SELECTED PASSAGE:
Concerned about antibiotic resistance? What if an insect pest becomes desensitized to the protective chemicals applied to crops? All kinds of living organisms have evolved mechanisms of resistance against the chemicals designed to control them – from bacteria, viruses, cancer cells to weeds. In the Academy of Microbiology’s newest, free report, explore the Darwinian principles underlying the evolution of resistance in these different biological communities and learn how experts in these fields have developed potentially discipline-spanning strategies of combatting them.
We would welcome you sharing our report. If you do, please link to this page, and not the PDF.
Do you think the oncologists at a cutting-edge research hospital ever sit down with local farmers? Do you think the pharmaceutical researchers developing the next generation of anti-HIV drugs spend any time with the plant scientists working on the next generation of Roundup Ready soybeans?
If your answer to both questions is no, you would be mostly right. Even though all of these people are dealing with exactly the same evolutionary phenomena, they do not recognize themselves as a single scientific community and rarely get a chance to learn from each other. What they all have in common is that they are trying to eliminate an unwanted living entity – a cancer cell, a weed, a virus, an insect pest – but the treatments they develop eventually lose effectiveness because the target evolves resistance.
The emergence of resistance is a phenomenon with ancient evolutionary roots, although the human role in triggering resistance was little appreciated before the advent of widespread antibiotic and pesticide use in the 1950s. In Silent Spring, the prescient Rachel Carson wrote in 1962 that “by their very nature chemical controls are self-defeating, for they have been devised and applied without taking into account the complex biological systems against which they have been blindly hurled.” Sadly, in the fifty years which have elapsed since Silent Spring was published, biologists, doctors, and farmers continue to be plagued with resistance evolution by the species they seek to control. This phenomenon is witnessed in medicine in the emergence of antibiotic resistance and when tumors become intractable to standard anti-cancer medications, in agriculture when insecticides and herbicides lose effectiveness, and in public health when disease-carrying insects develop resistance to control strategies.

PROBLEM TO WORK ON:
Please print the passage on the evolution of resistance above word for word, in full.

SOURCE MATERIAL:
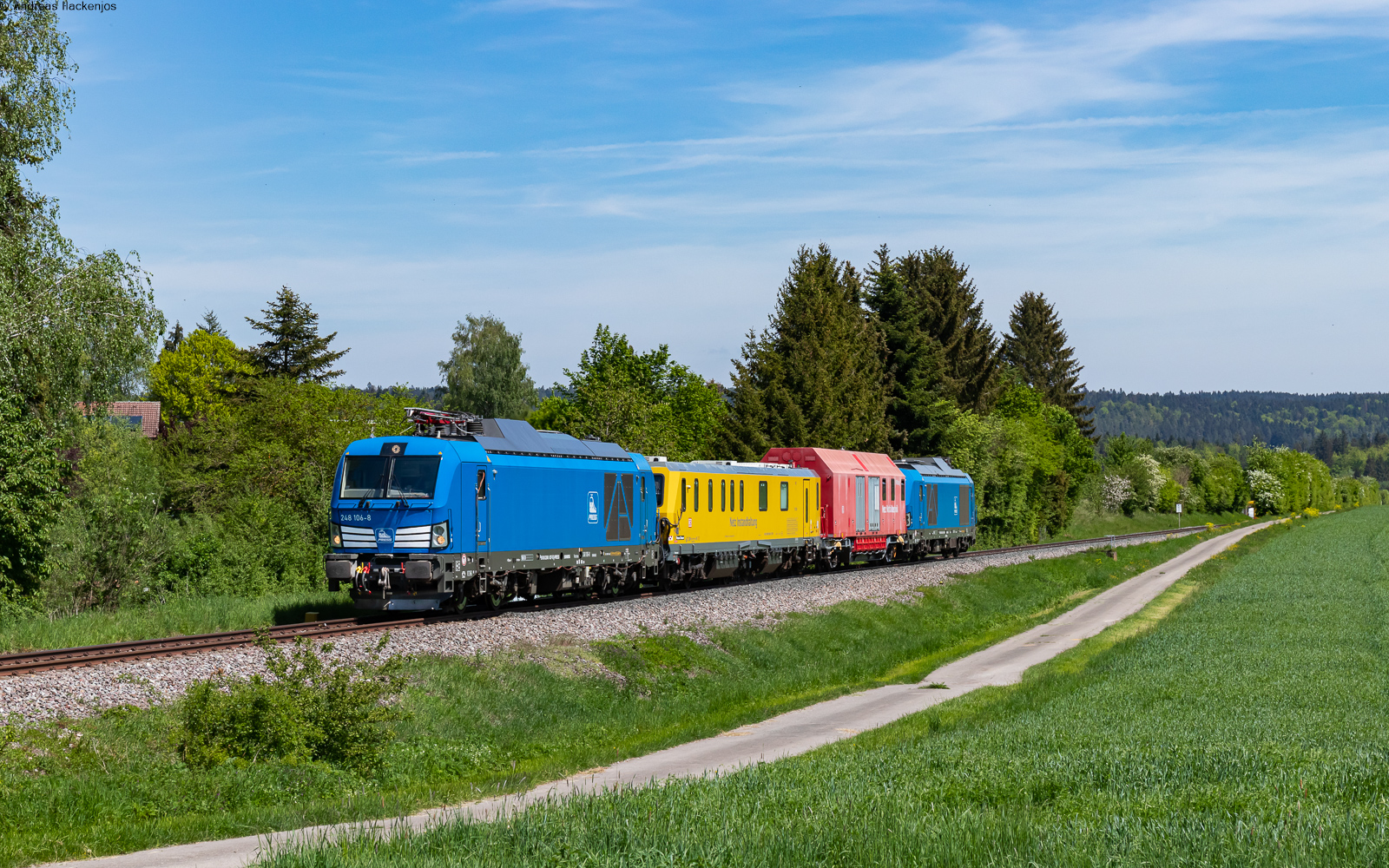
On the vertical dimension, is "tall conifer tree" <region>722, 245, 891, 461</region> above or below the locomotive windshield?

WRITTEN RESPONSE:
Concerned about antibiotic resistance? What if an insect pest becomes desensitized to the protective chemicals applied to crops? All kinds of living organisms have evolved mechanisms of resistance against the chemicals designed to control them – from bacteria, viruses, cancer cells to weeds. In the Academy of Microbiology’s newest, free report, explore the Darwinian principles underlying the evolution of resistance in these different biological communities and learn how experts in these fields have developed potentially discipline-spanning strategies of combatting them.
We would welcome you sharing our report. If you do, please link to this page, and not the PDF.
Do you think the oncologists at a cutting-edge research hospital ever sit down with local farmers? Do you think the pharmaceutical researchers developing the next generation of anti-HIV drugs spend any time with the plant scientists working on the next generation of Roundup Ready soybeans?
If your answer to both questions is no, you would be mostly right. Even though all of these people are dealing with exactly the same evolutionary phenomena, they do not recognize themselves as a single scientific community and rarely get a chance to learn from each other. What they all have in common is that they are trying to eliminate an unwanted living entity – a cancer cell, a weed, a virus, an insect pest – but the treatments they develop eventually lose effectiveness because the target evolves resistance.
The emergence of resistance is a phenomenon with ancient evolutionary roots, although the human role in triggering resistance was little appreciated before the advent of widespread antibiotic and pesticide use in the 1950s. In Silent Spring, the prescient Rachel Carson wrote in 1962 that “by their very nature chemical controls are self-defeating, for they have been devised and applied without taking into account the complex biological systems against which they have been blindly hurled.” Sadly, in the fifty years which have elapsed since Silent Spring was published, biologists, doctors, and farmers continue to be plagued with resistance evolution by the species they seek to control. This phenomenon is witnessed in medicine in the emergence of antibiotic resistance and when tumors become intractable to standard anti-cancer medications, in agriculture when insecticides and herbicides lose effectiveness, and in public health when disease-carrying insects develop resistance to control strategies.